Objective
Starting with the line that contains "What is the inter-object" and running through the end of the data below, set out those lines as a numbered list, omitting any blank lines.
## begin
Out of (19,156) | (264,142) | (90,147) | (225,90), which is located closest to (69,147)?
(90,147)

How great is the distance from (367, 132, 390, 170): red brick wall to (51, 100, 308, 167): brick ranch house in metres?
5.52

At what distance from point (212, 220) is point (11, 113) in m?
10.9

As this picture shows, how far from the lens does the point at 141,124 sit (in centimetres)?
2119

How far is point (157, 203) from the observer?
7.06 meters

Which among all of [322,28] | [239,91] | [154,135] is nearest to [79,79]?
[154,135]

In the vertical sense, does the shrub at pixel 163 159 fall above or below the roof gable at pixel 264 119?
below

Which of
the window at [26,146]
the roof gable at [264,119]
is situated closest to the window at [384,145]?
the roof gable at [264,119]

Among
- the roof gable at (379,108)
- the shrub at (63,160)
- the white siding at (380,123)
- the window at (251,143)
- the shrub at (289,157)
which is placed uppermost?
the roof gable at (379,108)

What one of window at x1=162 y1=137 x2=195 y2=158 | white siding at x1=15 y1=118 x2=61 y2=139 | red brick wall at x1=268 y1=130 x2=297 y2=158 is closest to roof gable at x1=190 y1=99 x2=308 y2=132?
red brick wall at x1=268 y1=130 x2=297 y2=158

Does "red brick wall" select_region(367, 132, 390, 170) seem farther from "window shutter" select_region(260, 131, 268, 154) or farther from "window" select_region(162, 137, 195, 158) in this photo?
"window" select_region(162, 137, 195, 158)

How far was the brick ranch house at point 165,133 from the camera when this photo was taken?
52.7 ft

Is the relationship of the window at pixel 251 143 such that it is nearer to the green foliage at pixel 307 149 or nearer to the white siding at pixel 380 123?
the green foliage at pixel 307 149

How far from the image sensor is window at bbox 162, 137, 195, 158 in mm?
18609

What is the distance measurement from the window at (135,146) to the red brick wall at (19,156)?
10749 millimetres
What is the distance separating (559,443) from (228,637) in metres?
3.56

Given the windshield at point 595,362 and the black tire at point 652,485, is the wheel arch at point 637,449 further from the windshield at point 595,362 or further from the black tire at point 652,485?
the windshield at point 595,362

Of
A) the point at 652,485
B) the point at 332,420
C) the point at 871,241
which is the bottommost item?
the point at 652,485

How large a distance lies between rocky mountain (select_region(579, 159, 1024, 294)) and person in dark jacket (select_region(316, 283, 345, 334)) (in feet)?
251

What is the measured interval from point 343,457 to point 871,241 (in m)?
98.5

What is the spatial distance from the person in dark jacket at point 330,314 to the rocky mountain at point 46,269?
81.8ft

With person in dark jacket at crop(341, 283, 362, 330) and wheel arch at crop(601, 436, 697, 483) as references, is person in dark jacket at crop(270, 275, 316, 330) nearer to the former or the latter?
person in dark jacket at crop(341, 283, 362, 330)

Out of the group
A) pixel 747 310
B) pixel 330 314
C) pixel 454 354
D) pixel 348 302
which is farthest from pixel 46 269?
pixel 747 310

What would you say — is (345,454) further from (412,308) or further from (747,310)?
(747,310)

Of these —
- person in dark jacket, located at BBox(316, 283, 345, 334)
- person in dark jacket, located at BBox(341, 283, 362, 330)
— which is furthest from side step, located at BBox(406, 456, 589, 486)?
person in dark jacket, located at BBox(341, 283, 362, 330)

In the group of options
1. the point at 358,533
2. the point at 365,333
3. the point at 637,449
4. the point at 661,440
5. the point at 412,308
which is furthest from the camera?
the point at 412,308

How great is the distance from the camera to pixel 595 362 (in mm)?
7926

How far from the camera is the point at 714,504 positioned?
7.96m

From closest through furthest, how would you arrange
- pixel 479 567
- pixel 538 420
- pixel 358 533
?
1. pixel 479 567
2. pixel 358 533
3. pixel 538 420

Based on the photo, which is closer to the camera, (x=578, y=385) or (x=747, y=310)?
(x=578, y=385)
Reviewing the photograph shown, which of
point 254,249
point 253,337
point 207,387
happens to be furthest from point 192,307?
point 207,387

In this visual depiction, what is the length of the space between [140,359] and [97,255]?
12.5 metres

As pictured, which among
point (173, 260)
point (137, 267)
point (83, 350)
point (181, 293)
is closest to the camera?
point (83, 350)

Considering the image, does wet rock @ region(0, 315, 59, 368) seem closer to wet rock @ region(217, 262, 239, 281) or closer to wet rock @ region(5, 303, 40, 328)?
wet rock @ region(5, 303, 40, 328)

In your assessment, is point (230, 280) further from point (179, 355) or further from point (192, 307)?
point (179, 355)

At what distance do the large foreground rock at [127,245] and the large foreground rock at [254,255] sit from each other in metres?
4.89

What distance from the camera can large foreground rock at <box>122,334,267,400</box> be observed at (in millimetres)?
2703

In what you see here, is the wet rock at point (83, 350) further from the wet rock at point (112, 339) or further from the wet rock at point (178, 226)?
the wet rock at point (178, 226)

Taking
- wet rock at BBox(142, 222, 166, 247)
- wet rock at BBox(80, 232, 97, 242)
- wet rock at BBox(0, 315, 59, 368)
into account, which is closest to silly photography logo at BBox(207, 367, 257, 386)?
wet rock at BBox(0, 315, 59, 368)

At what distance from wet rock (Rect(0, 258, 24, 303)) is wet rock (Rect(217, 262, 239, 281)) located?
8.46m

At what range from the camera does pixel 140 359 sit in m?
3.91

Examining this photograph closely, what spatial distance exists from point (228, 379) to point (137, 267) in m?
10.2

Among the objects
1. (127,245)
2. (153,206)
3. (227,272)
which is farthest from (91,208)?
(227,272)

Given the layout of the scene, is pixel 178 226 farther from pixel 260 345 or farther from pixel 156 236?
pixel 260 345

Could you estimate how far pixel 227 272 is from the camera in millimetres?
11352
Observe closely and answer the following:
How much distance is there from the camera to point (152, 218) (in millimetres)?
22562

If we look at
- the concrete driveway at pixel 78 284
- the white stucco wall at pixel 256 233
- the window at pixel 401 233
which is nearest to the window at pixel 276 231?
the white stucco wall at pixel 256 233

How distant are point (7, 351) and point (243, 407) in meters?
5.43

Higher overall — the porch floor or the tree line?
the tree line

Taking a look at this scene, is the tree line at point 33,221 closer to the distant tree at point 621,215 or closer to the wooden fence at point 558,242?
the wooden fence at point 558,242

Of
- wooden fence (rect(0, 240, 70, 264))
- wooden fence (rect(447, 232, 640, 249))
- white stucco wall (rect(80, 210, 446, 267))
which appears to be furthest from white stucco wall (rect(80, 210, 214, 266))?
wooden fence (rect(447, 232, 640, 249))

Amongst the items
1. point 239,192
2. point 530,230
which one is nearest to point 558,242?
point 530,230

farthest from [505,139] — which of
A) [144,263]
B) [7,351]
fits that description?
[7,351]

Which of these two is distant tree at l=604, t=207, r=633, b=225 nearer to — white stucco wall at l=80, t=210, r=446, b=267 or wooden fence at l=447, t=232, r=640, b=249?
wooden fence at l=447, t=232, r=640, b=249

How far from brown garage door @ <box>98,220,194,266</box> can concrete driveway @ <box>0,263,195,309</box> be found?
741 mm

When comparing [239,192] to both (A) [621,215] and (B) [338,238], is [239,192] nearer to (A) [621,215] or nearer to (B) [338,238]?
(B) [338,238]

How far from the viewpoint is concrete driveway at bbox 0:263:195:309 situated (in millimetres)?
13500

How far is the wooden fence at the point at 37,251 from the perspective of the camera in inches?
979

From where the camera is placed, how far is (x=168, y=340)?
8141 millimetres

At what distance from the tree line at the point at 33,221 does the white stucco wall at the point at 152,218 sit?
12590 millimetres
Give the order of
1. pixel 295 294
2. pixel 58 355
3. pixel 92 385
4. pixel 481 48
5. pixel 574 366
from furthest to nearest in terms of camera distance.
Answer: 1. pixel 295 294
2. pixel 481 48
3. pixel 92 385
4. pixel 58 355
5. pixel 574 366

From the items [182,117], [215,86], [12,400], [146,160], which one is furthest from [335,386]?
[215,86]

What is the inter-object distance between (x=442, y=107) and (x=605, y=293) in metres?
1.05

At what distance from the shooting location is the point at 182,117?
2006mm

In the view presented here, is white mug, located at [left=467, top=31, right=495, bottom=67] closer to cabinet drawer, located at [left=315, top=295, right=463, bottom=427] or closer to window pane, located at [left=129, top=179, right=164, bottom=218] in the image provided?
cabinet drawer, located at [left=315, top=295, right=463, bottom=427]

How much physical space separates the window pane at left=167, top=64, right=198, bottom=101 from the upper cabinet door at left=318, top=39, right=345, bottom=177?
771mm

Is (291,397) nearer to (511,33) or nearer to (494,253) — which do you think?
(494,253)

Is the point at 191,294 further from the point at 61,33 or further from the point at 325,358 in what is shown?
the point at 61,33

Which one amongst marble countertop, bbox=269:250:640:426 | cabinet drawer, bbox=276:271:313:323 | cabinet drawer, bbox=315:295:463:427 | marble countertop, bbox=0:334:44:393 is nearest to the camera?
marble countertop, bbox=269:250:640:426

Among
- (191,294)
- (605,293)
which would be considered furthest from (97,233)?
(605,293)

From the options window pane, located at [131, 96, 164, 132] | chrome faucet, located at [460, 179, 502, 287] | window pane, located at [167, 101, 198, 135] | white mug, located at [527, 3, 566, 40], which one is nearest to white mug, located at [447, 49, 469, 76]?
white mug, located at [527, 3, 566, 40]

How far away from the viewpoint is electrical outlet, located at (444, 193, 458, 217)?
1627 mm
## end
Worked answer
1. What is the inter-object distance between (x=442, y=107) and (x=605, y=293) in metres?
2. 1.05
3. At what distance from the shooting location is the point at 182,117?
4. 2006mm
5. In the view presented here, is white mug, located at [left=467, top=31, right=495, bottom=67] closer to cabinet drawer, located at [left=315, top=295, right=463, bottom=427] or closer to window pane, located at [left=129, top=179, right=164, bottom=218] in the image provided?
6. cabinet drawer, located at [left=315, top=295, right=463, bottom=427]
7. How much physical space separates the window pane at left=167, top=64, right=198, bottom=101 from the upper cabinet door at left=318, top=39, right=345, bottom=177?
8. 771mm
9. Is (291,397) nearer to (511,33) or nearer to (494,253) — which do you think?
10. (494,253)
11. Is the point at 191,294 further from the point at 61,33 or further from the point at 325,358 in what is shown?
12. the point at 61,33
13. Which one amongst marble countertop, bbox=269:250:640:426 | cabinet drawer, bbox=276:271:313:323 | cabinet drawer, bbox=315:295:463:427 | marble countertop, bbox=0:334:44:393 is nearest to the camera?
14. marble countertop, bbox=269:250:640:426
15. Among
16. - (191,294)
17. - (605,293)
18. which would be considered furthest from (97,233)?
19. (605,293)
20. From the options window pane, located at [131, 96, 164, 132] | chrome faucet, located at [460, 179, 502, 287] | window pane, located at [167, 101, 198, 135] | white mug, located at [527, 3, 566, 40], which one is nearest to white mug, located at [447, 49, 469, 76]?
21. white mug, located at [527, 3, 566, 40]
22. How far away from the viewpoint is electrical outlet, located at (444, 193, 458, 217)?
23. 1627 mm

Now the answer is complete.